• **What you have to do**
Pull out every line in the items below that contains the string "region" and copy each one unchanged.
====
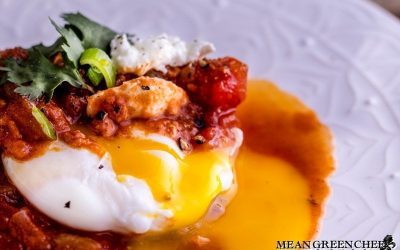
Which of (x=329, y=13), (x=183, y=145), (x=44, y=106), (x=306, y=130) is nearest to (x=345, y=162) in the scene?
(x=306, y=130)

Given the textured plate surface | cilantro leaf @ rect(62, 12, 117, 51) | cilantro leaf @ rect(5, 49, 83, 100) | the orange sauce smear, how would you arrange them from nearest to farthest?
cilantro leaf @ rect(5, 49, 83, 100) → the orange sauce smear → cilantro leaf @ rect(62, 12, 117, 51) → the textured plate surface

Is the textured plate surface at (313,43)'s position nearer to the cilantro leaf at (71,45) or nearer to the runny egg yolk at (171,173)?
the runny egg yolk at (171,173)

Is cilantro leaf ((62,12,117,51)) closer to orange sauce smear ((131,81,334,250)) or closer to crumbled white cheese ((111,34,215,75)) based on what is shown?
crumbled white cheese ((111,34,215,75))

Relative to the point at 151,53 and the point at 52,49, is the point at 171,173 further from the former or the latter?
the point at 52,49

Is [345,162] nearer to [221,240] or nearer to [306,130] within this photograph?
[306,130]

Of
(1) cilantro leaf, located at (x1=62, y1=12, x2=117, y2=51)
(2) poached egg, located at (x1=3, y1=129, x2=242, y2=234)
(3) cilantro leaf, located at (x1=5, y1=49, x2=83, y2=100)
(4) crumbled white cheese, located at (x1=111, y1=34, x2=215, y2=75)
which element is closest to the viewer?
(2) poached egg, located at (x1=3, y1=129, x2=242, y2=234)

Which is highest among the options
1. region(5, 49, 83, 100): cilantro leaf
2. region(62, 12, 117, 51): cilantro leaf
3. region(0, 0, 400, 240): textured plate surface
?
region(0, 0, 400, 240): textured plate surface

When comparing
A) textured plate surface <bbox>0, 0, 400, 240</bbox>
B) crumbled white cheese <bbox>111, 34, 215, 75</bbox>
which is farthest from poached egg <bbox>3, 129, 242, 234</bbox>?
textured plate surface <bbox>0, 0, 400, 240</bbox>
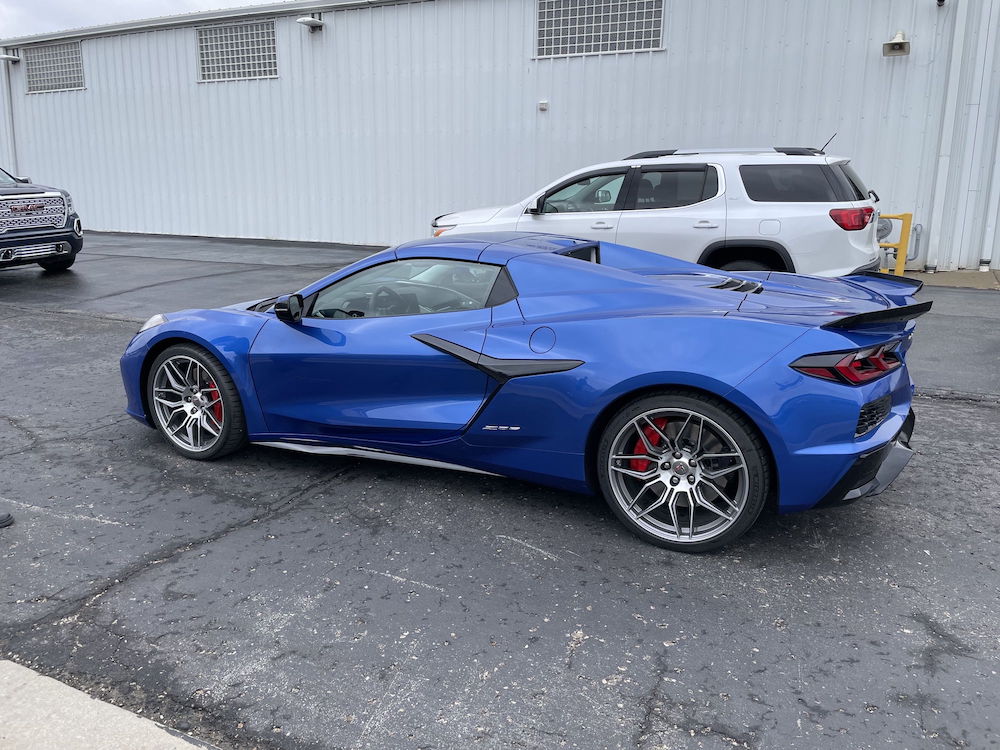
====
• **Reply**
1. region(5, 49, 83, 100): cilantro leaf
2. region(62, 12, 117, 51): cilantro leaf
3. region(0, 0, 400, 240): textured plate surface
region(0, 0, 400, 240): textured plate surface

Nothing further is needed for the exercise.